In our industry, it’s funny how quickly perspectives and the concept of “incumbents” change. In 2009 clients and investors asked whether Google would take analytics seriously. No one was sure whether Google thought of analytics as a business or a hobby. Obviously, there were major implications for how seriously they took this venture. Omniture (now Adobe) and Webtrends, the incumbents, knew that no one wanted to find themselves between Google’s crosshairs. In the last few years, many large enterprises have moved forward and made a bet that Google would bring the same computational power and simplicity of design that powered Google Search to Google Analytics Premium.
A Clear Vision
After attending the Google Performance Summit in San Francisco in May, it is clear to me that Google has a vision that is both clear and laser-focused. By bringing together Adwords and Analytics, we now know that Google’s future is the intelligent utilization of data (including first party) to buy media. Given that programmatic, accountability, and transparency in the media purchasing process are important to organizations, the ability to bring that to the table, (albeit, via Google’s fenced in garden) makes Google the gorilla in the room. Where other platforms have announced paper thin integrations as real and built those over time, Google has been able to invest in years of building integrations between products they own and announce those as “Beta” even if they work more seamlessly than other vendors.

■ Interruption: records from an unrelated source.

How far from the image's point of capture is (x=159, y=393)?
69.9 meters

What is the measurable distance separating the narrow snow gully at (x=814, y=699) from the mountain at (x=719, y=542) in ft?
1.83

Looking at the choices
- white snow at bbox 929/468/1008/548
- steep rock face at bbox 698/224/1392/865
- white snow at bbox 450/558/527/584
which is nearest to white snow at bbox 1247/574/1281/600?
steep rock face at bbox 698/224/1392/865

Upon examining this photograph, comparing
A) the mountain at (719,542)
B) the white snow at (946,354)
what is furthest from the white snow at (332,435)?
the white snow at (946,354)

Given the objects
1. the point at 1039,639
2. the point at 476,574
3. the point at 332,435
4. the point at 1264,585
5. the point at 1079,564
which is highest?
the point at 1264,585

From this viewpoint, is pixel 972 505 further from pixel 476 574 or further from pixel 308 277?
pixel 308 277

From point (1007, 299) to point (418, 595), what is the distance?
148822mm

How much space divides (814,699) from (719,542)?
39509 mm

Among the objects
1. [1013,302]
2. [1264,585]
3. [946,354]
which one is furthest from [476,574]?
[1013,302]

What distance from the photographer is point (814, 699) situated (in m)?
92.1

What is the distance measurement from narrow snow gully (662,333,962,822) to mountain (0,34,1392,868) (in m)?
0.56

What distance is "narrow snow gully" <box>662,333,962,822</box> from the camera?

With the new integration of Analytics 360, organizations large and small are likely hopeful that Google will keep the same pace of innovation and intelligence – innovation to ensure that the performance of the suite exceeds clients’ increasingly sophisticated needs; intelligence as the common theme across all of Google products is artificial intelligence (AI). The I/O conference the week before the Performance Summit made this very clear. What does AI look like across Analytics 360? Well that’s a bit of a secret for the time being.
The Real Winner – You.
The excitement you feel is not necessarily to say that Google will “win,” but that competition breeds innovation and innovation yields better technology. Those of us who have been part of this industry understand that technology alone does not yield a success program. Technology is one part of three necessities for a successful marketing analytics program – even if you get the technology right, you still need to understand process (change management) and enlist the appropriate people (infrastructure) to deliver on the promise that the intelligent utilization of data can provide.